A transaction timeout is the same. The system sent a request but waited too long for a reply and gave up. The root cause is always somewhere in the chain — the app was slow, the DB query took too long, the external API didn't respond in time, or the network had high latency.

What is a Timeout and why does it happen?

A timeout occurs when a system waits longer than the configured limit for a response. Instead of waiting forever, it gives up and marks the transaction as failed. Common timeout values: 5 seconds for APIs, 30 seconds for DB queries, 10 seconds for external gateways.

Common causes: A slow or locked database query. An external gateway (SBP, 1LINK) responding slowly. A network bottleneck between two servers. High CPU causing the app to process requests slowly. A full connection pool making new queries wait.

06 Understanding the Latency Chain

📊 Transaction Response Time — Where Time Is Spent

Normal API (200ms)

200ms

Slow DB query (2.5s)

2,500ms

Slow gateway (8s)

8,000ms

Timeout (30s+)

>30,000ms

The Timeout Investigation Chain

Every timeout has a location. You trace it from the outside in — starting from what the client sees and working inward until you find where time is being lost.

Step 1: Check the log timestamp — how long between request received and timeout error? That is the total wait time.

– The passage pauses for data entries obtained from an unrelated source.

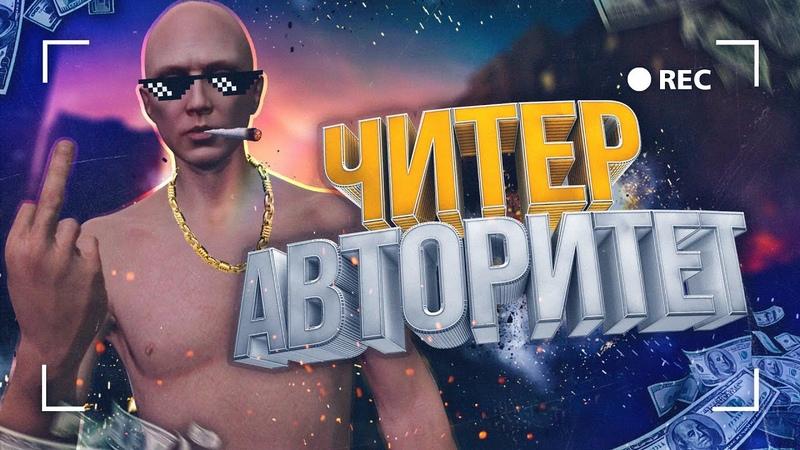 Читер Разыгрывает Игроков GTA 5 RP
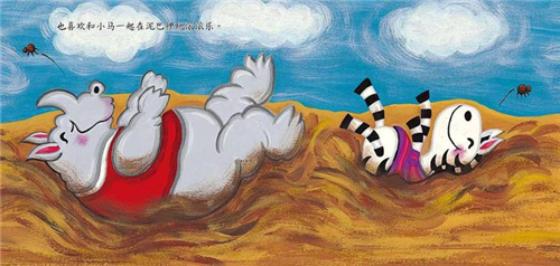 """《大有不 """"童""""国际绘本展》 —佛山站"""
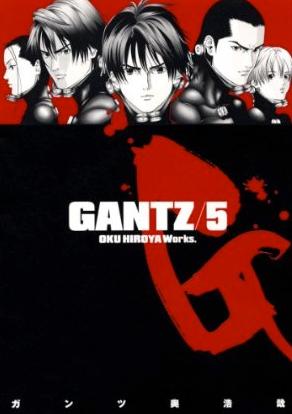 【Kindle】「GANTZ(5)」読了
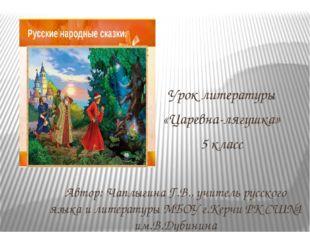 Урок литературы «Царевна-лягушка» 5 класс Автор: Чаплыгина Г.В., учитель русс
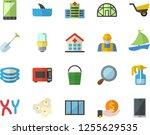 color flat icon set builder... | Shutterstock .eps vector #1255629535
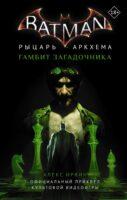 Бэтмен. Рыцарь Аркхема: Гамбит Загадочника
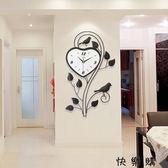 歐式臥室掛表藝術時鐘靜音個性裝飾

Step 2: Was it an external timeout (SBP, 1LINK gateway) or an internal one (DB, app)? Check which system the timeout message names.

Step 3: If internal — check DB query times. A slow query is the most common cause of internal timeouts in fintech.

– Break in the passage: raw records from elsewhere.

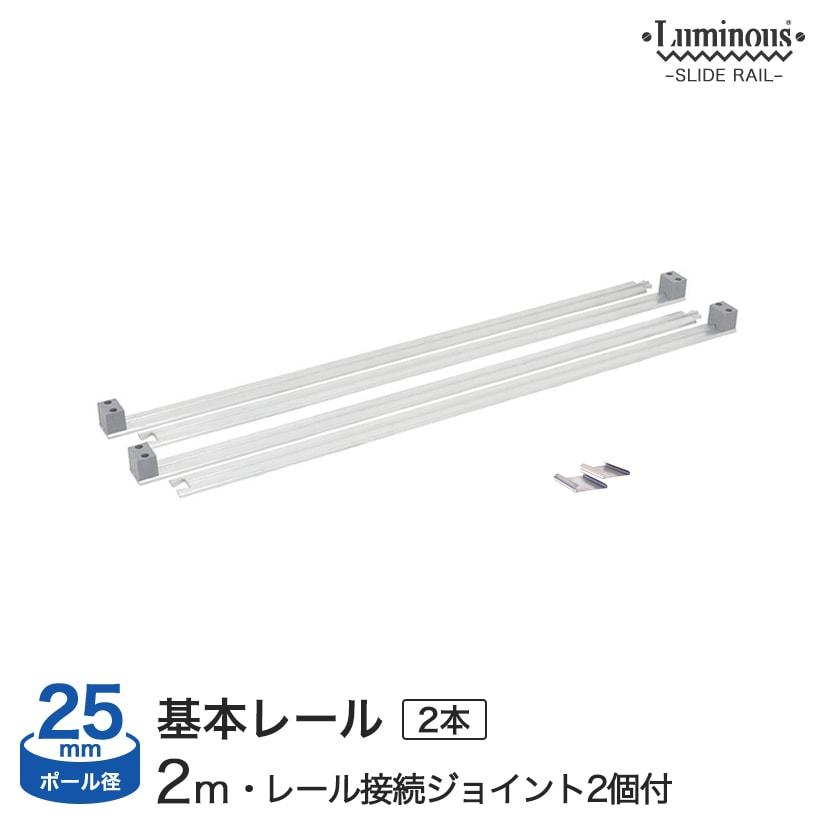 d505672ffb 25mm] luminous ルミナス パーツ 基本スライドレール ベースレール2m 幅 ...
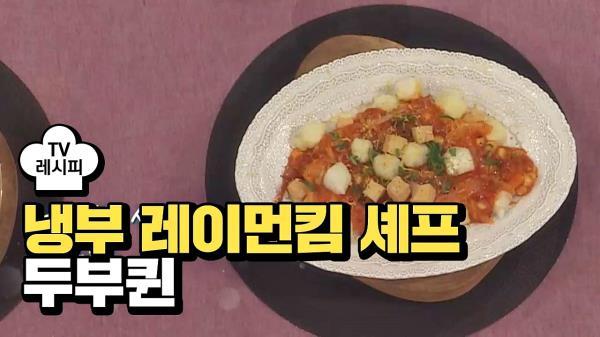 [레시피] 레이먼킴 셰프의 '두부퀸' (냉부 손담비 편)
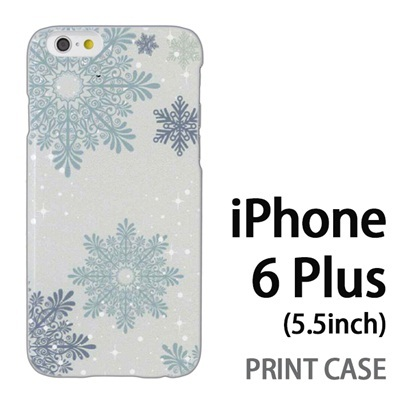 iPhone6 Plus (5.5インチ) 用『1216 舞い落ちる結晶 グリーン』特殊印刷ケース【 iphone6 plus iphone アイフォン アイフォン6 プラス au docomo softbank Apple ケース プリント カバー スマホケース スマホカバー 】の画像
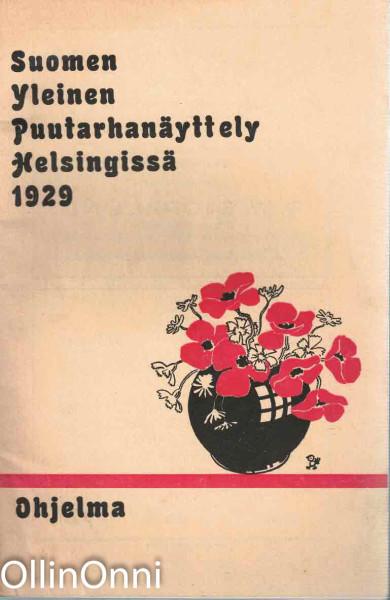 Suomen yleinen puutarhanäyttely Helsingissä 1929 - Ohjelma, Ei tiedossa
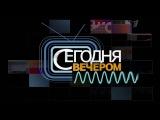 Сегодня вечером с А.Малаховым: Крымское побережье -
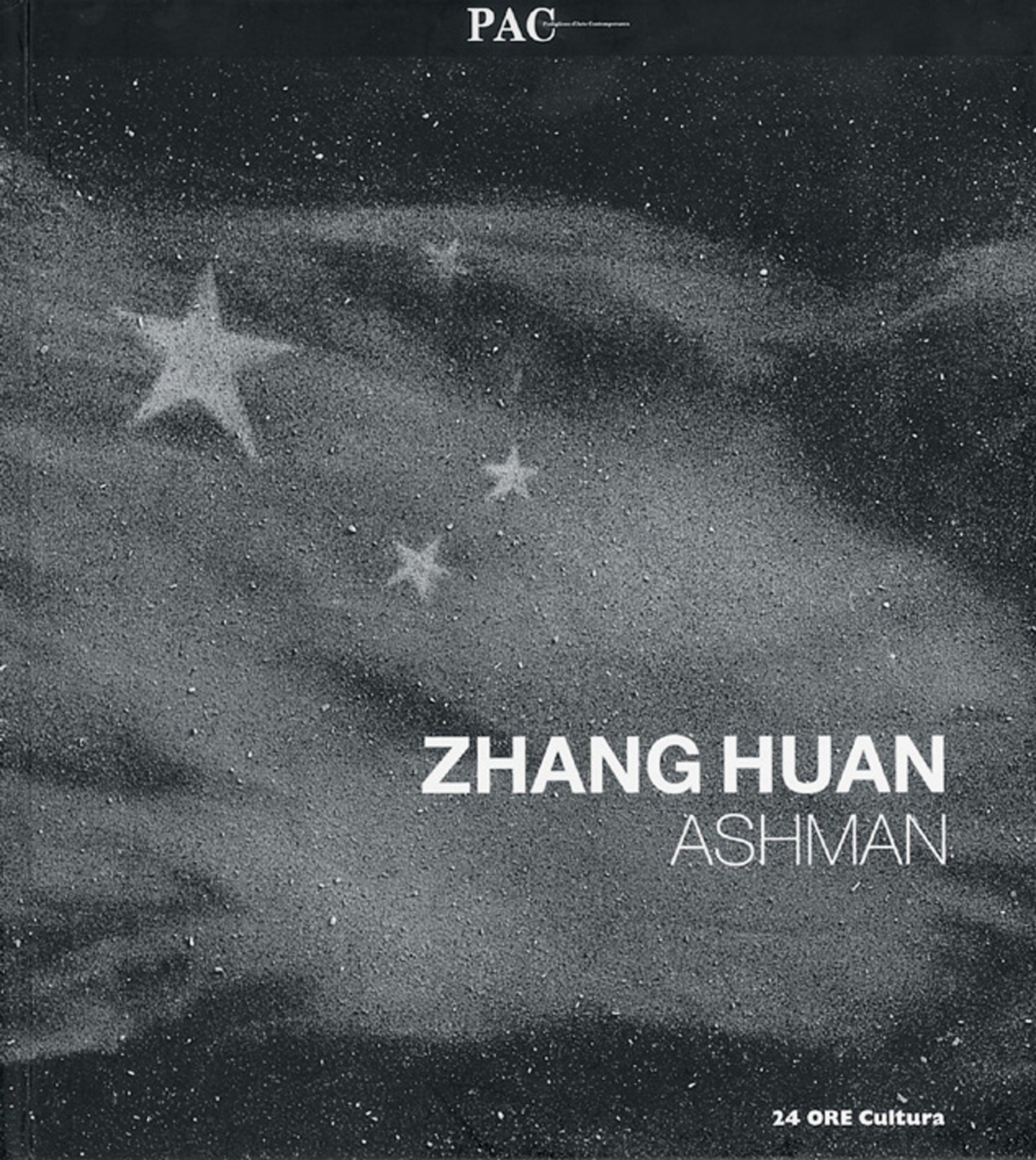 Zhang Huan. Ashman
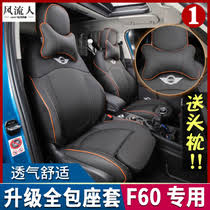 housse siege mini cooper couvre siege de voiture du meilleur taobao français yoycart com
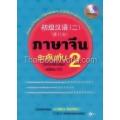 ภาษาจีนระดับต้น 2 (ฉบับปรับปรุง) พร้อม CD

⏱️ Timeout Types — What Each One Tells You

Timeout Type	Where it happens	Root cause	Who to involve
DB_CONNECTION_TIMEOUT	App → Database	Pool exhausted or DB too slow	DBA
QUERY_TIMEOUT	Inside DB	Slow query — no index, full table scan	DBA
SOCKET_TIMEOUT	App → External (SBP/1LINK)	External system slow or down	Vendor
HTTP_TIMEOUT	Client → App API	App is slow to respond — high CPU or slow DB	L3 Dev
READ_TIMEOUT	Between internal services	Downstream service too slow	L3 Dev
LOCK_TIMEOUT	Inside DB	A long query holding a lock blocks others	DBA

07 DB Query Analysis — Finding the Slow Query

How slow queries cause timeouts

A slow DB query locks a table or uses so much CPU that all other queries queue up behind it. The payment app is waiting for the DB to respond. If the wait exceeds the timeout limit — the transaction fails with QUERY_TIMEOUT even though the DB is technically running fine.

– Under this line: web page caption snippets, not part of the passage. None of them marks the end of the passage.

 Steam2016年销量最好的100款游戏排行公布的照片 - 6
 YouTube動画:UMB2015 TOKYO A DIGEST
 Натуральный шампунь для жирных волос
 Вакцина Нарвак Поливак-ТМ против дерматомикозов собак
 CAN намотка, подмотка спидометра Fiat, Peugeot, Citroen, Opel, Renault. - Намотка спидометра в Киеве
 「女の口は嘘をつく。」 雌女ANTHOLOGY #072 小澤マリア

The fix is almost never to restart the DB. The fix is to identify the slow query, understand why it is slow, and either add an index, optimise the query, or kill the specific query that is causing the blockage.

SQL — find slow and long-running queries (PostgreSQL / MySQL)

-- PostgreSQL: Find all queries running longer than 30 seconds
SELECT pid, now() - pg_stat_activity.query_start AS duration,
query, state
FROM pg_stat_activity
WHERE state != 'idle'
AND now() - pg_stat_activity.query_start > interval '30 seconds'
ORDER BY duration DESC;

-- Find queries waiting for locks
SELECT pid, wait_event_type, wait_event, query
FROM pg_stat_activity
WHERE wait_event_type = 'Lock';

-- SQLite (your lab DB): Check stuck transactions
-- In SQLite: simulate by looking at PENDING rows

08 Day 4 Lab — Investigate a Transaction Timeout

🔬 Lab: Trace and Root-Cause a Timeout

Kali Linux · Log + SQL

Create a simulated timeout log

This log shows a realistic timeout scenario with latency build-up visible in the timestamps.

terminal

cat > ~/timeout-scenario.log << 'EOF'
[14:00:00.100] [INFO ] TXN-201 received. Starting processing.
[14:00:00.110] [INFO ] TXN-201 validated. Sending to DB.
[14:00:00.115] [INFO ] DB query started: SELECT balance FROM accounts WHERE id=201
[14:00:04.820] [WARN ] DB query slow: 4705ms elapsed. Expected < 200ms.
[14:00:08.900] [WARN ] DB query still running: 8785ms. Lock contention suspected.
[14:00:15.200] [WARN ] DB response time: 15085ms. Approaching timeout limit.
[14:00:30.115] [ERROR] QUERY_TIMEOUT: DB query exceeded 30000ms limit. Killed.
[14:00:30.116] [ERROR] TXN-201 FAILED: Timeout waiting for DB response.
[14:01:00.100] [INFO ] TXN-202 received. Starting processing.
[14:01:00.120] [ERROR] DB_CONNECTION_TIMEOUT: All connections busy. TXN-202 FAILED.
[14:01:30.100] [INFO ] TXN-203 received. Starting processing.
[14:01:30.115] [INFO ] TXN-203 validated. Sending to DB.
[14:01:30.320] [INFO ] TXN-203 SUCCESS. Response time: 205ms.
EOF

→ Timeout log created. 3 transactions — 2 failed, 1 succeeded after DB recovered.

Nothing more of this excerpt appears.